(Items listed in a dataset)
━━━━━━
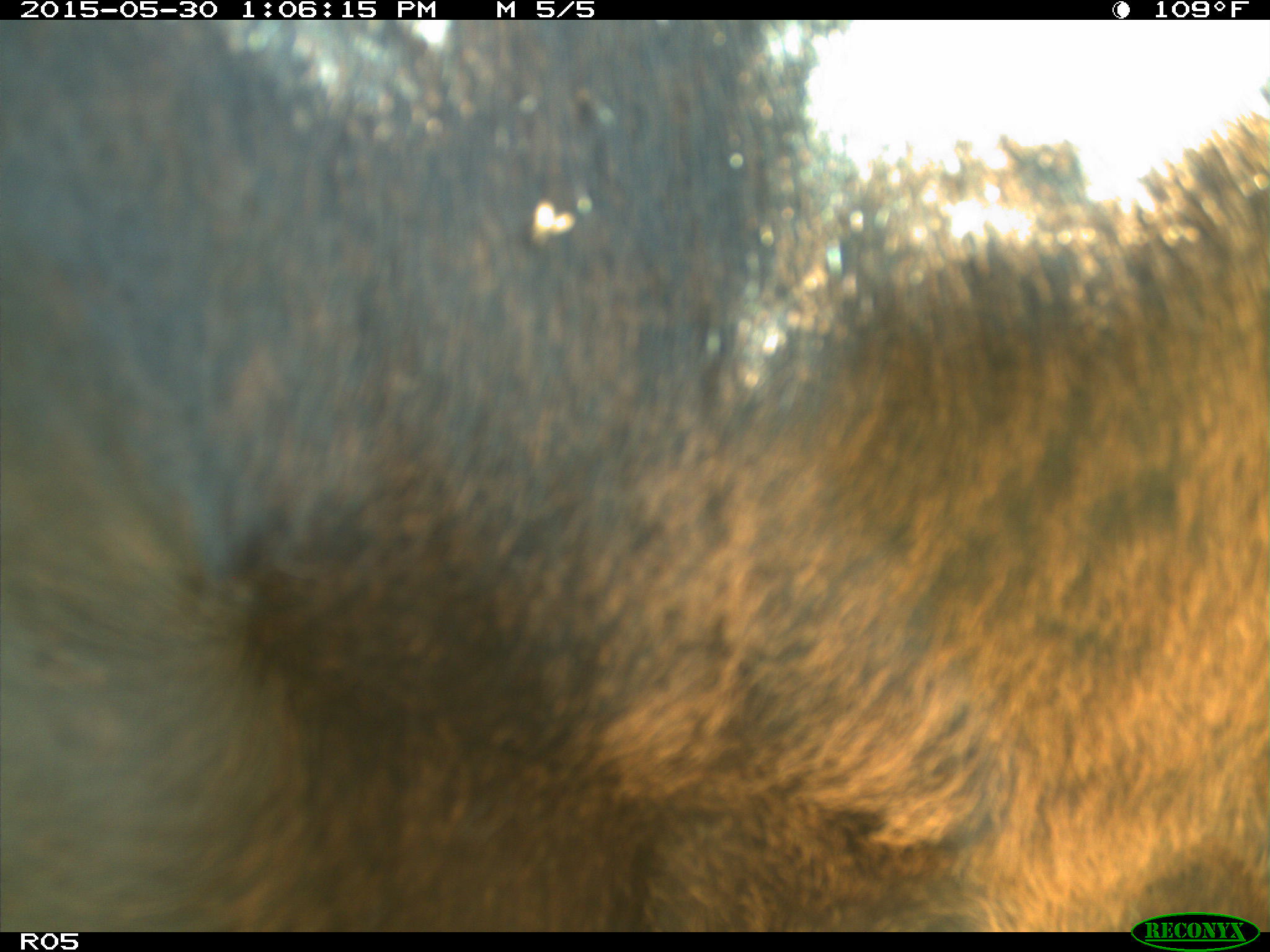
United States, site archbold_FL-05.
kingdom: Animalia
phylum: Chordata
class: Mammalia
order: Artiodactyla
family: Bovidae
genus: Bos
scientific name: Bos taurus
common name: domestic cow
━━━━━━
— Aim of the task —
Leave out the pictures and print each record exactly as it stands.

— Response to this exercise —
United States, site archbold_FL-05.
kingdom: Animalia
phylum: Chordata
class: Mammalia
order: Artiodactyla
family: Bovidae
genus: Bos
scientific name: Bos taurus
common name: domestic cow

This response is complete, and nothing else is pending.